# QUOTE-CASES.md - Quote Variants and Malformed CSV Test Cases

**Version**: 1.0
**Last updated**: April 29, 2026
**Companion to**: `TEST-CASES.md` (extends it with cases 22 and 23)

This document covers two complementary fixtures that test different things:

| File | Tests |
|---|---|
| `test_data/22_quote_variants.csv` | The cleaner's *character transformation* logic. Every cell is in well-formed CSV; the question is what each Unicode quote-mark variant becomes after cleaning. |
| `test_data/23_csv_malformed.csv` | The cleaner's *parser robustness*. The CSV structure itself is broken in 24 different ways (plus 3 cascade-destructive cases).

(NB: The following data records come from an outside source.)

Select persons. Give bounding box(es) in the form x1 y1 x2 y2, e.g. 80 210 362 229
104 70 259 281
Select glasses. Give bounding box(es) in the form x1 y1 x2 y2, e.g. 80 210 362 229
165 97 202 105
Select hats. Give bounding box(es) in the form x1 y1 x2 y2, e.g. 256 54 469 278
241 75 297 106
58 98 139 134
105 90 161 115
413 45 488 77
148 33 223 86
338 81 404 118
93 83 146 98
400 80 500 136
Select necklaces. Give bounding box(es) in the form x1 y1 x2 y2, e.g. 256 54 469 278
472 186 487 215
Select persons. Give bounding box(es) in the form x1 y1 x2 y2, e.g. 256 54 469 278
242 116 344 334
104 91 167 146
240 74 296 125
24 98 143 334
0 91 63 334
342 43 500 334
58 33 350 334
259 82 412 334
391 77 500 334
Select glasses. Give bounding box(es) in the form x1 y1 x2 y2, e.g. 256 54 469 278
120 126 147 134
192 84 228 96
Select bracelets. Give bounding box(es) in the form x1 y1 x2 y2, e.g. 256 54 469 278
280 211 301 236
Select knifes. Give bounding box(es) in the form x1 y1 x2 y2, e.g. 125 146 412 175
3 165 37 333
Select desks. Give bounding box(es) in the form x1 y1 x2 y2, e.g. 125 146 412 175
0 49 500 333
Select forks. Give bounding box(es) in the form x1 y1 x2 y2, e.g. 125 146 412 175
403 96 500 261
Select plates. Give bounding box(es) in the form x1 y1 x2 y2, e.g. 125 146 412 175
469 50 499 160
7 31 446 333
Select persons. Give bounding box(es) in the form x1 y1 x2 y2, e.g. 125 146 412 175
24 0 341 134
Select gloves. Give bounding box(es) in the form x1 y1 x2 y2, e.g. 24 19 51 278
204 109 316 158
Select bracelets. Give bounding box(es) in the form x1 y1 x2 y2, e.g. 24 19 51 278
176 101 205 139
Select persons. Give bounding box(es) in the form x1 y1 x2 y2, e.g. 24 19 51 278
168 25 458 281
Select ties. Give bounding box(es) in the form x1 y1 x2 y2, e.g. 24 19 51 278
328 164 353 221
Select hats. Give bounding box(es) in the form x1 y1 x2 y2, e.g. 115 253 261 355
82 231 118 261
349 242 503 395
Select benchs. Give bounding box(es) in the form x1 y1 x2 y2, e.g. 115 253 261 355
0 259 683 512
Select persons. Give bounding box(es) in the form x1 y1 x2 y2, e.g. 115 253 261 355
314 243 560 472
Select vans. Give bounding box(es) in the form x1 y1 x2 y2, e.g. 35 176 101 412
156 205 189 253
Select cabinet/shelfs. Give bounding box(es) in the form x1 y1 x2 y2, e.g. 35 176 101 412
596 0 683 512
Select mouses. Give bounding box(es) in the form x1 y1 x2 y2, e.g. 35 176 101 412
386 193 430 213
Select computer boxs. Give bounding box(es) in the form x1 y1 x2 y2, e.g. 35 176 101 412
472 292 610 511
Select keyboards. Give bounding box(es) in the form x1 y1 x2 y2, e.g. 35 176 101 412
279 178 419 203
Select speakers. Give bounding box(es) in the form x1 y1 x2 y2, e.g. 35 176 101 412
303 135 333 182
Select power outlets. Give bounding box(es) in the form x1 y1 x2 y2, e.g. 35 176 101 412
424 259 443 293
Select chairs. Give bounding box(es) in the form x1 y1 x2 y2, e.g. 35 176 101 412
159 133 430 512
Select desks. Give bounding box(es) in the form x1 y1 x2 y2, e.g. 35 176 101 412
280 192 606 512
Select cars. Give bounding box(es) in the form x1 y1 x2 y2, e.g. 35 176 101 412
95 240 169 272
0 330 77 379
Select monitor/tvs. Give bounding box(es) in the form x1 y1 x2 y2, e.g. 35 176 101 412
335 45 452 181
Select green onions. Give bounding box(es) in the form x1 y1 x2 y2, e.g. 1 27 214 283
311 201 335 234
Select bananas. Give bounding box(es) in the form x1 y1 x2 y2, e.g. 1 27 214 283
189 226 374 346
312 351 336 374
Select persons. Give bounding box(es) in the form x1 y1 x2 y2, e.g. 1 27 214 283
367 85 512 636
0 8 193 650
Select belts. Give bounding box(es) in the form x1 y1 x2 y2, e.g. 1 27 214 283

The question is whether the cleaner reads it gracefully, errors usefully, or crashes. |

---

## 1. Why two files instead of one

Combining quote characters and structural malformations into one file conflates two different test concerns. The cleaner's character-transformation logic is exercised by the *contents* of cells; the parser-robustness logic is exercised by the *structure* of the file. Mixing them means a failure in one masks failure in the other.

Concretely: if file 22 fails to produce expected output, the bug is almost certainly in the cleaning rules (NFC, smart-quote folding, etc.). If file 23 produces unexpected output, the bug is in the parser layer or the error-handling policy. Different layers, different fixes.

---

## 2. File 22: `22_quote_variants.csv`

**Structure**: 5-column well-formed CSV.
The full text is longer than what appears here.